“If a tree fell and not many people heard it, then did the tree really fall?”
This is exactly what Jolovan Wham’s lawyers appear to be saying on Tuesday (17 Jul) when they said the Facebook post that got Wham into a tussle with the AGC had only 29 likes.
Hmm… let’s gostan a bit. Mr Wham made this post made on 27 April (which is still up, by the way)
From what we see, he is saying that Singapore’s judges are not fair as compared to Malaysia’s judges when cases have political implications. Since he cannot be saying that the judges dancing with the opposition, then he must be saying that the judges are pro-PAP right?
According to ST, Mr Wham’s lawyers also argued that their client never intended to imply that the Singapore courts were not independent. And that he was merely comparing the two judicial systems, which constitutes fair critique.
Umm, excuse me, Malaysia has a reputation for being clean and uncorrupt? Since when? So is he saying that Singapore is lagi corrupt?

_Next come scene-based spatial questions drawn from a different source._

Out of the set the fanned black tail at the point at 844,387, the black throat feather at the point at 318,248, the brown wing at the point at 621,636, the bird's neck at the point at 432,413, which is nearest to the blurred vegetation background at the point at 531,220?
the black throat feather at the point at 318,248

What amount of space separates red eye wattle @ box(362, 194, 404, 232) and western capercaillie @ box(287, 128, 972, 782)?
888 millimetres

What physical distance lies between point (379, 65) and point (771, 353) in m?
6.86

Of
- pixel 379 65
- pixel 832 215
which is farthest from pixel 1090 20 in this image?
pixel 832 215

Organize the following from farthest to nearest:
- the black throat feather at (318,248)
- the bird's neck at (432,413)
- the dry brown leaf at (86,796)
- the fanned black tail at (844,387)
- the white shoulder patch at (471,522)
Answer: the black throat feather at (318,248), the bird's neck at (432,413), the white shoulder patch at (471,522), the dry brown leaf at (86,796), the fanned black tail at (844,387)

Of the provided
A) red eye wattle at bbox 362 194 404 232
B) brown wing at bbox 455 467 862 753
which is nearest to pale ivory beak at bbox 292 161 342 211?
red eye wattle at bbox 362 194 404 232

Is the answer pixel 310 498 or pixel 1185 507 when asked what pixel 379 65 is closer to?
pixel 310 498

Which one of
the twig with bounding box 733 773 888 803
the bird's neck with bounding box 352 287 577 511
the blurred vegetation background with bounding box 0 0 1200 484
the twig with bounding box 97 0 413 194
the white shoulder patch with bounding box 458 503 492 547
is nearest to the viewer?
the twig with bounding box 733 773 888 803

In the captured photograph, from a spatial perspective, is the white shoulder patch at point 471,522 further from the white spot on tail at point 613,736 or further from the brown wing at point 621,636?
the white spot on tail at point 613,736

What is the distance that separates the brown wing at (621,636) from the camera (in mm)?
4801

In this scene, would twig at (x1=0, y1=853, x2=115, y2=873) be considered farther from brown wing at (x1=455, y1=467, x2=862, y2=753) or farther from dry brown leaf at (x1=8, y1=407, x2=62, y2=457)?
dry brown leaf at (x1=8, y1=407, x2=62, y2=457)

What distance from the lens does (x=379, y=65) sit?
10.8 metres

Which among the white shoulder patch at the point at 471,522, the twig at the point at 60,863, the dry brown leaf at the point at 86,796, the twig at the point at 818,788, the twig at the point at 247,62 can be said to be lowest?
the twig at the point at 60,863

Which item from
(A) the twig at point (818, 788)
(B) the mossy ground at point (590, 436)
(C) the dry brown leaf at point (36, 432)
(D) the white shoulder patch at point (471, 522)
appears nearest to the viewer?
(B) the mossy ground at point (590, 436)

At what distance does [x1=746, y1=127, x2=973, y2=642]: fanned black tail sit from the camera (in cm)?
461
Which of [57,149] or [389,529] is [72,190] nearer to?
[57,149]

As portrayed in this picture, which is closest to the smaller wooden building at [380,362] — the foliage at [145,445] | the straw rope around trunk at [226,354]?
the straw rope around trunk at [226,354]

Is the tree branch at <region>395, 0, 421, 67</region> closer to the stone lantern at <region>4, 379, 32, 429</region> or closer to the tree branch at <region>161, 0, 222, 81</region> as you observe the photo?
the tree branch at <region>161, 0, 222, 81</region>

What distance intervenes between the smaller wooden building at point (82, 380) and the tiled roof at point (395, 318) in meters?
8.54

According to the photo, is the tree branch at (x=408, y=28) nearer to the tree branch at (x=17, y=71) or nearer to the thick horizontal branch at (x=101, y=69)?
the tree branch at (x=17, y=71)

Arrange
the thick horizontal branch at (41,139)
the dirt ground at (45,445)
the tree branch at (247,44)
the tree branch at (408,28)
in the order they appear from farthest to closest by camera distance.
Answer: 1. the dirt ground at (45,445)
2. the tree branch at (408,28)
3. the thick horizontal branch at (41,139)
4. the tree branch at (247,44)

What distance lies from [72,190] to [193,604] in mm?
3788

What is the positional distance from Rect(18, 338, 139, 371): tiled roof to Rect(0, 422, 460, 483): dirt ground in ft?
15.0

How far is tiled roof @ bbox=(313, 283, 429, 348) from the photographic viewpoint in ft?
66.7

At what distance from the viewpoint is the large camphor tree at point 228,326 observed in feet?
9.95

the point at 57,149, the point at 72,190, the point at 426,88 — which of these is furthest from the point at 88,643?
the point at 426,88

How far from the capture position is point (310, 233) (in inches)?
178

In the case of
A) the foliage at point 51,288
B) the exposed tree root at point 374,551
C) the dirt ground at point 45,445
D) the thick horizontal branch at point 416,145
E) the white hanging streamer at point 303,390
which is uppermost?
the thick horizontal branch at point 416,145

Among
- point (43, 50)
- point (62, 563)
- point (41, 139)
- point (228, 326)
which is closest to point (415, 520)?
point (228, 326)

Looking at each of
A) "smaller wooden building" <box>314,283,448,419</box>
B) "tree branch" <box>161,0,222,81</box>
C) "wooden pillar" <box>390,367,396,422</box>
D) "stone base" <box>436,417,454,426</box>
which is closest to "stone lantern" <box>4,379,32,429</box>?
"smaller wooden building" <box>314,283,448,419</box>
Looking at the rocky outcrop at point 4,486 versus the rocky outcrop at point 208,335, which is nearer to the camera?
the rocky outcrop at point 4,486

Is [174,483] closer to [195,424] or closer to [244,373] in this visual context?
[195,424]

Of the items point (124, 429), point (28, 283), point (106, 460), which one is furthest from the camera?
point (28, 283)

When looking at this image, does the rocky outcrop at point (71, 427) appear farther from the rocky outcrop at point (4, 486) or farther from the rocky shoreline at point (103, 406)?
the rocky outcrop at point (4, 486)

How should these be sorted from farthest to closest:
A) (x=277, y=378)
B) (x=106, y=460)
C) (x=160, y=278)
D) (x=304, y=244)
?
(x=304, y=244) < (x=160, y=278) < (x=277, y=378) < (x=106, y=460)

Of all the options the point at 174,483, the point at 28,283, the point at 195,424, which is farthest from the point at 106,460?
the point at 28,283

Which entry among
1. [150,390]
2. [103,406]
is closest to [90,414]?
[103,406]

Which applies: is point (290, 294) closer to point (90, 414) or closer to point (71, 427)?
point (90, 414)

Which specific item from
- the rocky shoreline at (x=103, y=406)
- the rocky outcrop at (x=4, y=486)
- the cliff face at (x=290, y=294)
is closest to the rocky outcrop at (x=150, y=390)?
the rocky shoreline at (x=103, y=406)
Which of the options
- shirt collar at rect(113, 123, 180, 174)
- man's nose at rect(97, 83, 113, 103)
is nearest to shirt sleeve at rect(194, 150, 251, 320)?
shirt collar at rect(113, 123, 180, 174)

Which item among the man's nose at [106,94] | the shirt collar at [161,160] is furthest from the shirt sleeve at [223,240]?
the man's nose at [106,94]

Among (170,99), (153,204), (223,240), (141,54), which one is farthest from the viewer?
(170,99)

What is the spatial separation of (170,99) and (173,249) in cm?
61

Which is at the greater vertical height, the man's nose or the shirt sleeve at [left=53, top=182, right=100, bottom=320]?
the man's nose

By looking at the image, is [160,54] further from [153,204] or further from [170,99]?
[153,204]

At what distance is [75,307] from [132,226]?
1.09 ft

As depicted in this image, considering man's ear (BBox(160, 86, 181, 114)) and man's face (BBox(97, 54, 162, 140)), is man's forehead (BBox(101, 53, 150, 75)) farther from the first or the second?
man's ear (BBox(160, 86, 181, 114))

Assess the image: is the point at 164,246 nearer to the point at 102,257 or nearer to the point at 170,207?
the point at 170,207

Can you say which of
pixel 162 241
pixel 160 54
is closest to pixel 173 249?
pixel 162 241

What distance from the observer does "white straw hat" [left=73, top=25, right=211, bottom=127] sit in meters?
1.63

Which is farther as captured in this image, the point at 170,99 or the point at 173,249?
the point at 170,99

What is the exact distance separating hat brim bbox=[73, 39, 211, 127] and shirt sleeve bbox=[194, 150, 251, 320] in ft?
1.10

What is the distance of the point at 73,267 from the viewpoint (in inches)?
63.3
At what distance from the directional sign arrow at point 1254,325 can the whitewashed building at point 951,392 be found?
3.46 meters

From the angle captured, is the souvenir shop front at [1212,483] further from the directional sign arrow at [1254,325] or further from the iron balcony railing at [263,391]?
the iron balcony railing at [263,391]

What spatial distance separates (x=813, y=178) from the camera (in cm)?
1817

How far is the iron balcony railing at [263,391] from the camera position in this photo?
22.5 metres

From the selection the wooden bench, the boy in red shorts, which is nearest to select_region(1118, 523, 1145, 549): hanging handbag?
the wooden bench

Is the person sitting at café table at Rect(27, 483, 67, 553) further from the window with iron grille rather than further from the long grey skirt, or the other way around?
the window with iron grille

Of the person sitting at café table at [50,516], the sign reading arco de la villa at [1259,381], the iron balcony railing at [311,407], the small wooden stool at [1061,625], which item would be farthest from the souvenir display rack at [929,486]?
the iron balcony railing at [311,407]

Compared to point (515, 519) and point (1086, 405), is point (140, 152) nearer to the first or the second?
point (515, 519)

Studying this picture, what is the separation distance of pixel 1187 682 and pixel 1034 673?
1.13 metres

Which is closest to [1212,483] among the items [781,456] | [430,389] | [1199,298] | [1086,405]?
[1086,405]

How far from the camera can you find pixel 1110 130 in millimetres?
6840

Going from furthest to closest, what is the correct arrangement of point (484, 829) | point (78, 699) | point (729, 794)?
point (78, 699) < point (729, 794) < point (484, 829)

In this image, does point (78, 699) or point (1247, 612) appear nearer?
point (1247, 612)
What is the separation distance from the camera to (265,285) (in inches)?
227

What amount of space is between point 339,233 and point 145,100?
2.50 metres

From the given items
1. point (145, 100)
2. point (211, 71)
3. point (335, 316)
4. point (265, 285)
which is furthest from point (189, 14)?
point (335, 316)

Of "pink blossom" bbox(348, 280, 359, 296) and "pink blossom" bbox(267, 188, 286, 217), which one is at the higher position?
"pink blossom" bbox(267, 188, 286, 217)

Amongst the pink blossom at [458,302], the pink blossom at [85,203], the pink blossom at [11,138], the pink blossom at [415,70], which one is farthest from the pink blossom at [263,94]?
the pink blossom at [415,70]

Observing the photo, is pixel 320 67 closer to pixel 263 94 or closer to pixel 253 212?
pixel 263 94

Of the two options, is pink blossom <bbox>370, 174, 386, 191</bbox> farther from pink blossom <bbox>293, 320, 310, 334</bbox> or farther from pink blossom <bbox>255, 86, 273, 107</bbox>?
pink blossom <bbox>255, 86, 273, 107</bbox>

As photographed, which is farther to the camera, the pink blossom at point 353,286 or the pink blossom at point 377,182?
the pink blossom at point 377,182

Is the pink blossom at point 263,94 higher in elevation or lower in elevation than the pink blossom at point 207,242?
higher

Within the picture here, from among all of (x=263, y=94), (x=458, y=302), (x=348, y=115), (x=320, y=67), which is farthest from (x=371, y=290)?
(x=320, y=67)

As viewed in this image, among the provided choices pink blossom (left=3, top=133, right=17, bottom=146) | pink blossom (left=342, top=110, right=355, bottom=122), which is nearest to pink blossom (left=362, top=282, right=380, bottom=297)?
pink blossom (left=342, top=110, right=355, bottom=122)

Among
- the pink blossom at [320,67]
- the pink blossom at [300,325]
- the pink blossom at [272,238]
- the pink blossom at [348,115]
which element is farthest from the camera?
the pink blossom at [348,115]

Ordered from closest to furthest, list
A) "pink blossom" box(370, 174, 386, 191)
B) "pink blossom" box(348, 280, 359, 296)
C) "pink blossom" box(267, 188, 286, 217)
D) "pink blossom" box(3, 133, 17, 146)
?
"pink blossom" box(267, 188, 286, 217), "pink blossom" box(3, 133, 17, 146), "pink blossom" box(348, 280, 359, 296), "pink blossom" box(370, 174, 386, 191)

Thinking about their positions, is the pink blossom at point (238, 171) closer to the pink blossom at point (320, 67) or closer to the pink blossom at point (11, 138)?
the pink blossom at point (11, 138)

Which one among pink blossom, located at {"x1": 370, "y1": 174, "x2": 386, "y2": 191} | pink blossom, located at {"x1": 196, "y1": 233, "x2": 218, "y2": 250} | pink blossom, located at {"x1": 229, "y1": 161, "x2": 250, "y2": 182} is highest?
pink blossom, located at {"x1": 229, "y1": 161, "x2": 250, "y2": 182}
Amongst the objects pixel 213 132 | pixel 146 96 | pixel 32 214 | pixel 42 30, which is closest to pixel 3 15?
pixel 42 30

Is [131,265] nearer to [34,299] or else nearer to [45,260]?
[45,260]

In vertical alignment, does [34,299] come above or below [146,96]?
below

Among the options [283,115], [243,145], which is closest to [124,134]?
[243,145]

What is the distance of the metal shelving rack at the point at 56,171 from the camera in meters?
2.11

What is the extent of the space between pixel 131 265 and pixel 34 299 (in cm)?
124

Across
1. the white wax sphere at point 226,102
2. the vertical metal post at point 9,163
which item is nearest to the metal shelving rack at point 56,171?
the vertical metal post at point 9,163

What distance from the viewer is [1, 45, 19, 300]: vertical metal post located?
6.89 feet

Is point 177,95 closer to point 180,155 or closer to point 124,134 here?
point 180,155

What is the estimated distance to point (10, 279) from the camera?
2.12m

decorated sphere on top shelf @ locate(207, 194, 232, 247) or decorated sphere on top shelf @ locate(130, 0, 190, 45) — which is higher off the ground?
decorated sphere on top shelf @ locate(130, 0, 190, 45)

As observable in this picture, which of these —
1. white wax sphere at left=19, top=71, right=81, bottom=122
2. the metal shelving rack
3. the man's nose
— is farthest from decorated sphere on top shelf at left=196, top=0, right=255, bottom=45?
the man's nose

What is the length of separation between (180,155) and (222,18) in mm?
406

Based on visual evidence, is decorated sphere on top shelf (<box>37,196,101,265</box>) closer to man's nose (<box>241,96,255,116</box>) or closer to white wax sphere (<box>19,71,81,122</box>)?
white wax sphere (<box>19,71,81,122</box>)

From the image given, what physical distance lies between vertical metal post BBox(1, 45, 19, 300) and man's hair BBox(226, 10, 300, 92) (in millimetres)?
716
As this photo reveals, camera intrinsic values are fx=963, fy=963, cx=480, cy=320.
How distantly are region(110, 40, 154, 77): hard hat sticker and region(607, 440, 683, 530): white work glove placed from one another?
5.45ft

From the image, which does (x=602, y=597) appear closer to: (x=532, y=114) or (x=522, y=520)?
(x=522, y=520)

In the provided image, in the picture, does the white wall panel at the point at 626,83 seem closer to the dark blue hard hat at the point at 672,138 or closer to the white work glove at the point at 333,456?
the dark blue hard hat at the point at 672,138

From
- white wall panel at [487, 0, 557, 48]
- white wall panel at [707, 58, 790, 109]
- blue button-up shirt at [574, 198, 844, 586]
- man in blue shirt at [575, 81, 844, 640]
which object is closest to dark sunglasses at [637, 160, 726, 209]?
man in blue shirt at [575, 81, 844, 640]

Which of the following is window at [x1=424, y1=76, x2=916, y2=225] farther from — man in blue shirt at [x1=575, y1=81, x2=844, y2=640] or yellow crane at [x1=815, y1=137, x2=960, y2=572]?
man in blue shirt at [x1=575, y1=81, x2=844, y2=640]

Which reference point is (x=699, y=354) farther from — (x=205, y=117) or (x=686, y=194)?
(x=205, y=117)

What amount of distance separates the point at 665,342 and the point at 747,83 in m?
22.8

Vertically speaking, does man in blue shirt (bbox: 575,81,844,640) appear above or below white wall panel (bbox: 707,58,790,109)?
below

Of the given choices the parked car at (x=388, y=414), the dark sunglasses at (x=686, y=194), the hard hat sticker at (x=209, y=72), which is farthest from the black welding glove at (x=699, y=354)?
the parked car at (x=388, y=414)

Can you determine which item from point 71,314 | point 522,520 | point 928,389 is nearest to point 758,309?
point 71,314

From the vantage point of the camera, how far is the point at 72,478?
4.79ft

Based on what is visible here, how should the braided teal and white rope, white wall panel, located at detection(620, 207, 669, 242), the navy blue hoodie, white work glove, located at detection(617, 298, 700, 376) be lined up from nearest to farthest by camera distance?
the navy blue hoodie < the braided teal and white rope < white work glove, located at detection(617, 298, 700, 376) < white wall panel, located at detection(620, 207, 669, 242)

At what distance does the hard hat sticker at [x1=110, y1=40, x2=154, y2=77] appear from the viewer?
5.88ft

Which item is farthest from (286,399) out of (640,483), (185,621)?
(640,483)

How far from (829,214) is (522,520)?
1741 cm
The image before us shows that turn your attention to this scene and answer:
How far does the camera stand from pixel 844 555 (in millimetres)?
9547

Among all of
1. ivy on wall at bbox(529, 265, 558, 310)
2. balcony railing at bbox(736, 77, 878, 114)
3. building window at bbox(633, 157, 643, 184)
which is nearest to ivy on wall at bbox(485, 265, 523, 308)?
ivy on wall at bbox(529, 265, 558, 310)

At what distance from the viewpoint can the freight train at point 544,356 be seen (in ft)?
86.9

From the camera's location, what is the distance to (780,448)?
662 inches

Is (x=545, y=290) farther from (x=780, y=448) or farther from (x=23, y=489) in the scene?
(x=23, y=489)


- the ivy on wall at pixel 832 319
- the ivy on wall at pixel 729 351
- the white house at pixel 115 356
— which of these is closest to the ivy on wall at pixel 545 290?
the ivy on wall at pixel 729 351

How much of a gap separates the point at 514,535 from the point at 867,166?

Then here comes the best part (we lifted it from ST):
“Defence lawyer Eugene Thuraisingam said Mr Wham had seen the World Economic Forum’s rankings on judicial independence and thus believed that it was legitimate to compare the two countries’ legal systems.”
But then Mr Thuraisingam kena called out for basically not doing his homework properly – AGC’s Senior State Counsel Francis Ng pointed out that that the World Economic Forum report that Mr Thuraisingam referred to ranks Singapore’s judiciary 22 places above Malaysia’s.
Uh-oh! That’s not very bright is it?
Mr Wham claims he did not intend to scandalize the courts, and he was being an armchair critique on Facebook (yup, nowadays everyone also can be critiques on social media yah?). But yet when it is pointed out that his criticism was based on a misreading of the World Economic Forum report, he still continued to be stubborn and claims there’s nothing wrong here.
He refused to apologise and the post is still up on his Facebook.
While his post never really grabbed many people’s attention (as the defence argued), he sure made an impact when SDP’s John L. Tan felt the need to add some oil to this saga and made a Facebook post that also join in the fun to accuse the courts of being unfair.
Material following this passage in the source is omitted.